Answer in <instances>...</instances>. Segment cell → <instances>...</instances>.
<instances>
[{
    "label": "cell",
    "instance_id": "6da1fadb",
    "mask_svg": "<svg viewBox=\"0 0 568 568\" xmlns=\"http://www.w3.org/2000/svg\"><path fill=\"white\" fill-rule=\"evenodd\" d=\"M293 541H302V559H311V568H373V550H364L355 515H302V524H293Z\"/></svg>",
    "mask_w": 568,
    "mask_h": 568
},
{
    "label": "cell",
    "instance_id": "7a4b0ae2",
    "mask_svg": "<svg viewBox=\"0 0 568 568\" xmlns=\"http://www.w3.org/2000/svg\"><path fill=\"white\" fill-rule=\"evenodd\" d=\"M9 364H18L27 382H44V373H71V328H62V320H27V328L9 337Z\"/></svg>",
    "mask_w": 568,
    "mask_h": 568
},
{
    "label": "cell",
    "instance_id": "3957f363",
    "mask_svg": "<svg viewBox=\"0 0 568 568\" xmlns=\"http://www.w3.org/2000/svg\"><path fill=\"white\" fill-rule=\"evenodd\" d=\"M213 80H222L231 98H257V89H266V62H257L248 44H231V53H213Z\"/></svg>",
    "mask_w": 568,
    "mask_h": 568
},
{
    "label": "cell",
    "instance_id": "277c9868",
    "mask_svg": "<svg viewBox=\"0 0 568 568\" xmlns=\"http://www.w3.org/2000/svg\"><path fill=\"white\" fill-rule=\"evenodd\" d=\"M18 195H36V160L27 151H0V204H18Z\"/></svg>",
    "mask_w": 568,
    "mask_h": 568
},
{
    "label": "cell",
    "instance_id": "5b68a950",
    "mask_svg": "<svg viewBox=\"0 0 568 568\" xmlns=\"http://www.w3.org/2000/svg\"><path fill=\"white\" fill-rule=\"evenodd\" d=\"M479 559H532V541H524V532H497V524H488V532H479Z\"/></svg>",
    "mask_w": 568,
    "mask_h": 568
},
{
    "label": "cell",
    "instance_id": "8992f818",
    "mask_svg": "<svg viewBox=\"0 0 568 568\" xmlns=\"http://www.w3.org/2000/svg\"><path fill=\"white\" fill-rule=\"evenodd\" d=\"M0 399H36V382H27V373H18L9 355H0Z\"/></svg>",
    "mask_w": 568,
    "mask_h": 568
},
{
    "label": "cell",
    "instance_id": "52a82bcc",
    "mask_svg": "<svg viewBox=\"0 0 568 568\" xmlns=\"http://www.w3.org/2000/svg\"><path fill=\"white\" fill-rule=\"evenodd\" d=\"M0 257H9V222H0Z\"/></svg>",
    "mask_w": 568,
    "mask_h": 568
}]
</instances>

___

What you will do
Copy out every line of the listing above that contains the string "instances", treating uppercase and lowercase letters as different.

Finished answer
Answer in <instances>...</instances>. Segment cell → <instances>...</instances>.
<instances>
</instances>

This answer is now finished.